Texto para leitura -
Um ano trágico e as contas de chegar

Na política, o ano de 2023 foi marcado por dois acontecimentos, aqui e lá fora: o 8 de janeiro em Brasília e o 7 de outubro em Israel. Ambos implicam consequências e não acabam em dezembro, como tantos procedimentos regulares do ano. Mas na economia, embora sem a grande repercussão dos fatos políticos, votou-se a reforma tributária, outro fato que vai transcender ao ano de 2023, inclusive porque só para regulamentá-la o Congresso dedicará grande parte de 2024.

Os observadores coincidem sobre o fato de que a reforma tributária vai alavancar a economia, favorecendo um processo de crescimento. Embora não tenha sido uma reforma ideal, a verdade é que essa é uma avaliação unânime.

Uma vez liberados obstáculos para a economia crescer, a grande pergunta é: crescer para onde? O objetivo é apenas um crescimento quantitativo ou é necessário responder aos desafios da época? Nessa reposta está incluída a transição energética. Ela está contida em planos do governo, é o tema central das intervenções de Haddad no exterior, mas ainda um pouco desconhecida. Tenho a impressão de que o governo não se preparou ainda para divulgá-la e a própria imprensa não se preparou, com editorial especial, para cobri-la.

Material de apoio -

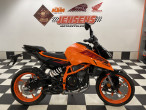 2026 KTM 390 Duke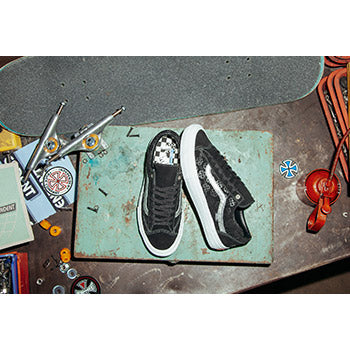 Vans X Independent Trucks Style 36 Pro LTD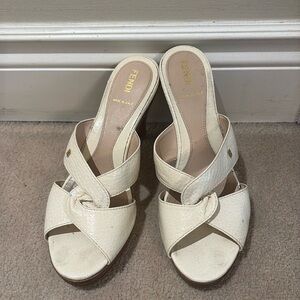Fendi sandal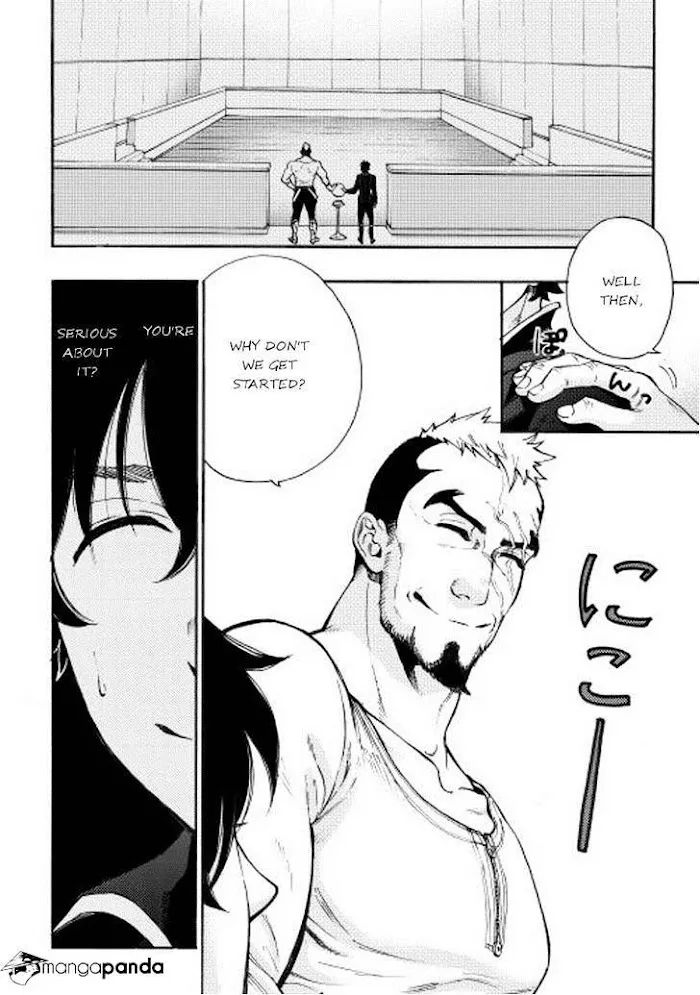 The New Gate - Chapter 3 Page 26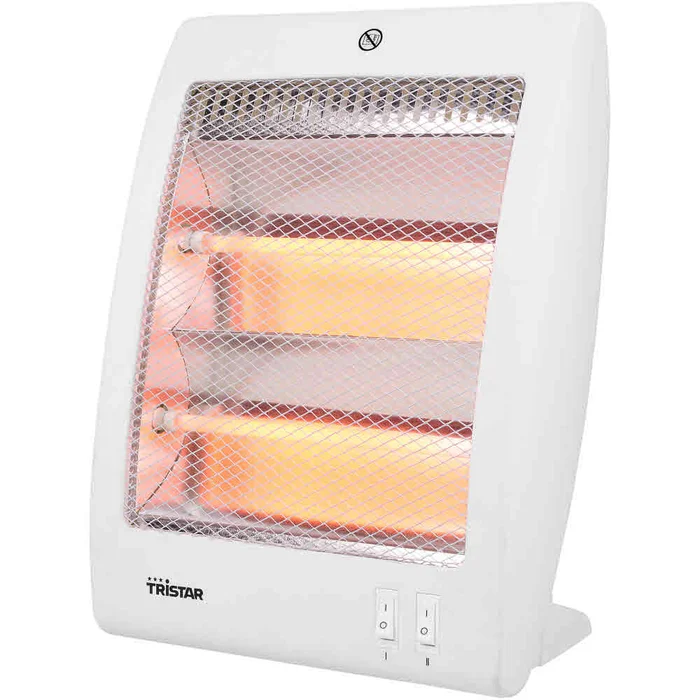 Tristar Elektroheizung Quartz 800 Watt, weiß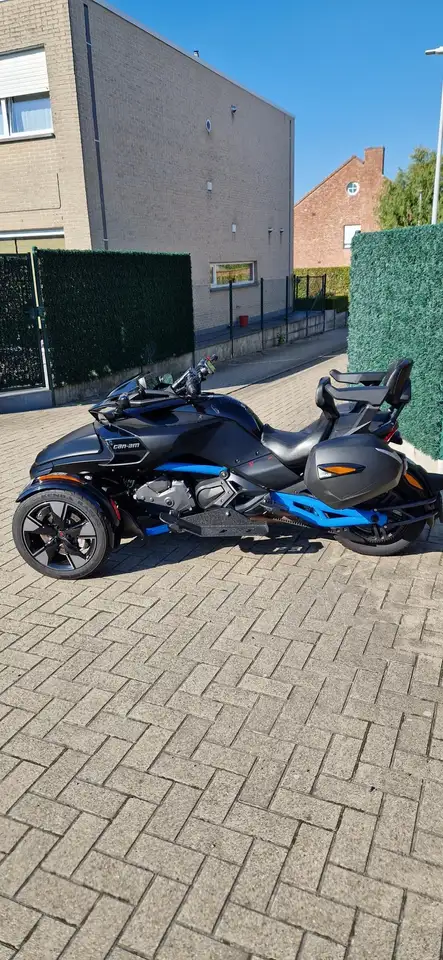 Can-Am Spyder F3-S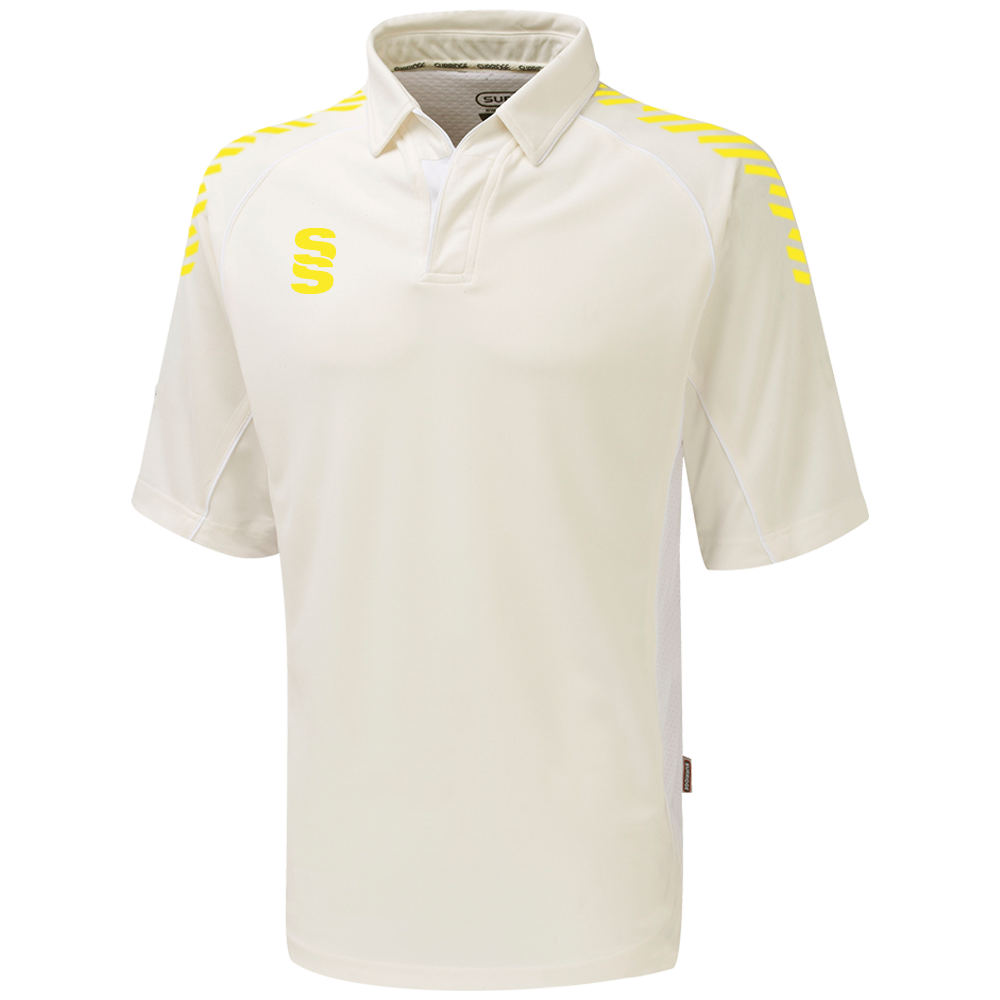 DU232 IVORY YELLOW DIAGONAL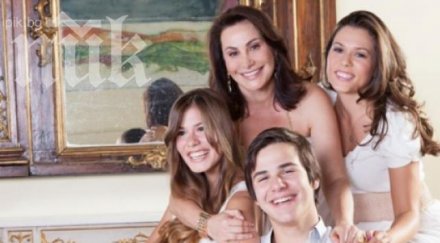 дарина павлова разкри уменията дъщеря паола снимки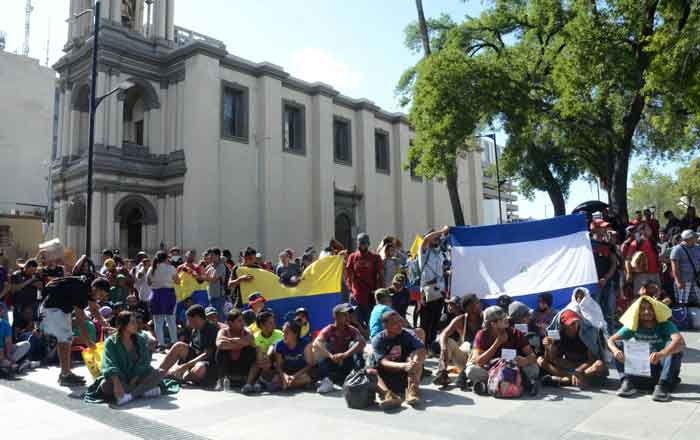 Migrantes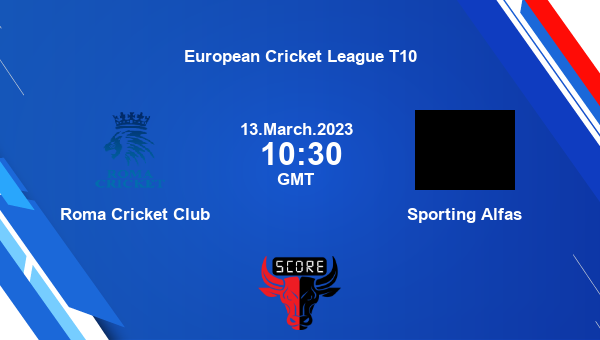 RMC vs SPA, Dream11 Prediction, Fantasy Cricket Tips, Dream11 Team, Pitch Report, Injury Update – European Cricket League T10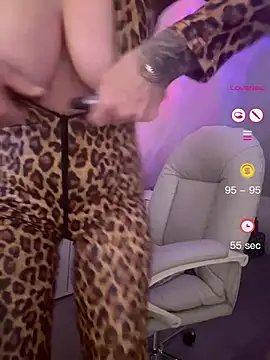 German_Milf's Webcam Show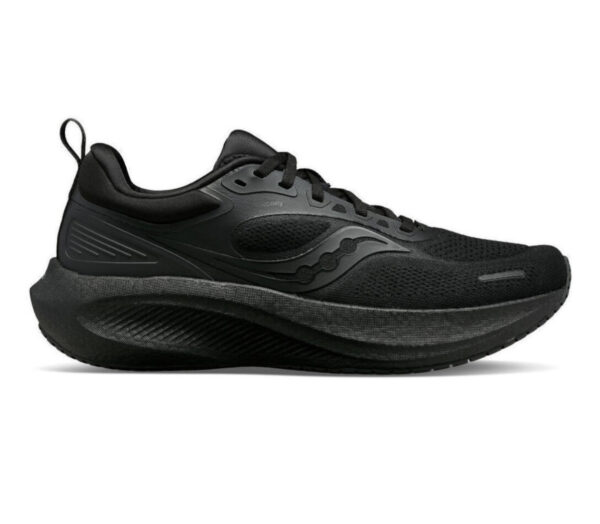 Scarpa Saucony Surge 3 uomo nera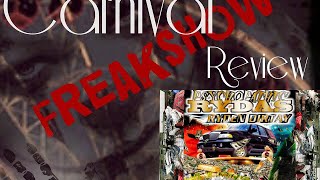 Psychopathic Rydas Review †Ryden Dirtay†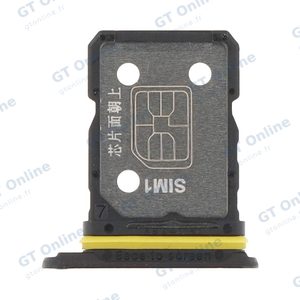 Tiroir SIM Premium Realme GT NEO 3T Noir Ombre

Exercícios propostos -
a – Reproduza fielmente o trecho do texto sobre o ano de 2023 que vai de "Um ano trágico" até "parte de 2024.", incluindo este último.
b – Com base no texto sobre o ano de 2023, indique se cada afirmação é verdadeira (sim ou não) e cite as palavras do texto que decidem a resposta: (i) a reforma tributária foi votada em 2023; (ii) os observadores divergem sobre o efeito da reforma tributária na economia; (iii) o texto considera a reforma tributária uma reforma ideal.
c – Escreva a continuação do texto sobre o ano de 2023, começando logo após a última frase apresentada.
O material acima não tem relação com o texto sobre o ano de 2023.

Respostas comentadas -
a –
Um ano trágico e as contas de chegar

Na política, o ano de 2023 foi marcado por dois acontecimentos, aqui e lá fora: o 8 de janeiro em Brasília e o 7 de outubro em Israel. Ambos implicam consequências e não acabam em dezembro, como tantos procedimentos regulares do ano. Mas na economia, embora sem a grande repercussão dos fatos políticos, votou-se a reforma tributária, outro fato que vai transcender ao ano de 2023, inclusive porque só para regulamentá-la o Congresso dedicará grande parte de 2024.

b –
(i) Sim: "votou-se a reforma tributária".
(ii) Não: "Os observadores coincidem sobre o fato de que a reforma tributária vai alavancar a economia".
(iii) Não: "Embora não tenha sido uma reforma ideal".

c –
A transição energética, uma das mais gigantescas tarefas das mudanças climáticas, deveria ser um objetivo nacional, atraindo o maior número possível de apoio popular, uma vez que não é um fenômeno que acontece nas alturas, mas vai afetar também o nosso cotidiano.

Um exemplo bem simples: a regulamentação sobre geladeiras muda no ano que vem. O objetivo é de torná-las mais econômicas em termos de energia. As empresas reagem à nova regulamentação afirmando que os preços vão subir. É provável que subam mesmo. Mas seria um grande avanço se o debate se desse em torno do quadro geral que pudesse mostrar que a redução de emissões, em termos estratégicos, é mais econômica que os efeitos catastróficos das mudanças climáticas.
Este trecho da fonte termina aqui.